Le mot, pris pour un calembour, fit excessivement rire. Ce petit groupe où l’on riait excita la jalousie du groupe des douairières et l’attention du troupeau d’hommes en habit noir qui entourait Simon Giguet. Quant à l’avocat, il était au désespoir de ne pouvoir mettre sa fortune, son avenir, aux pieds de la riche Cécile.

— Oh ! mon père, pensa le substitut en se voyant complimenté pour ce calembour involontaire, dans quel tribunal m’as-tu fait débuter ? — Un comte par un M, mesdames et mesdemoiselles ? reprit-il.
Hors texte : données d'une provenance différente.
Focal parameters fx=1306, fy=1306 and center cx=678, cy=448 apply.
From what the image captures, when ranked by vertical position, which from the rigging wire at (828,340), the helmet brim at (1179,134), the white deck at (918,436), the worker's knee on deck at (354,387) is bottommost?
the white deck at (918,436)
Un homme aussi distingué par sa naissance que par ses manières, par sa fortune et par ses équipages, un lion, un élégant, un gant jaune !…

— Il a, monsieur Olivier, dit Ernestine, le plus joli tilbury du monde.

— Comment ! Antonin, tu ne m’avais pas dit qu’il avait un tilbury, ce matin, quand nous avons parlé de ce conspirateur ; mais le tilbury, c’est une circonstance atténuante ; ce ne peut plus être un républicain…

— Mesdemoiselles, il n’est rien que je ne fasse dans l’intérêt de vos plaisirs… dit Antonin Goulard. Nous allons savoir si c’est un comte par un M, afin que vous puissiez continuer votre conte par un N.

— Et ce deviendra peut-être une histoire, dit l’ingénieur de l’arrondissement.

— À l’usage des sous-préfets, dit Olivier Vinet.

— Comment allez-vous vous y prendre ? demanda madame Mollot.

— Oh ! répliqua le sous-préfet, demandez à mademoiselle Beauvisage qui elle prendrait pour mari si elle était condamnée à choisir parmi les gens ici présents, elle ne vous répondrait jamais !… Laissez au pouvoir sa coquetterie. Soyez tranquilles, mesdemoiselles, vous allez savoir, dans dix minutes, si l’inconnu est un comte ou un commis voyageur.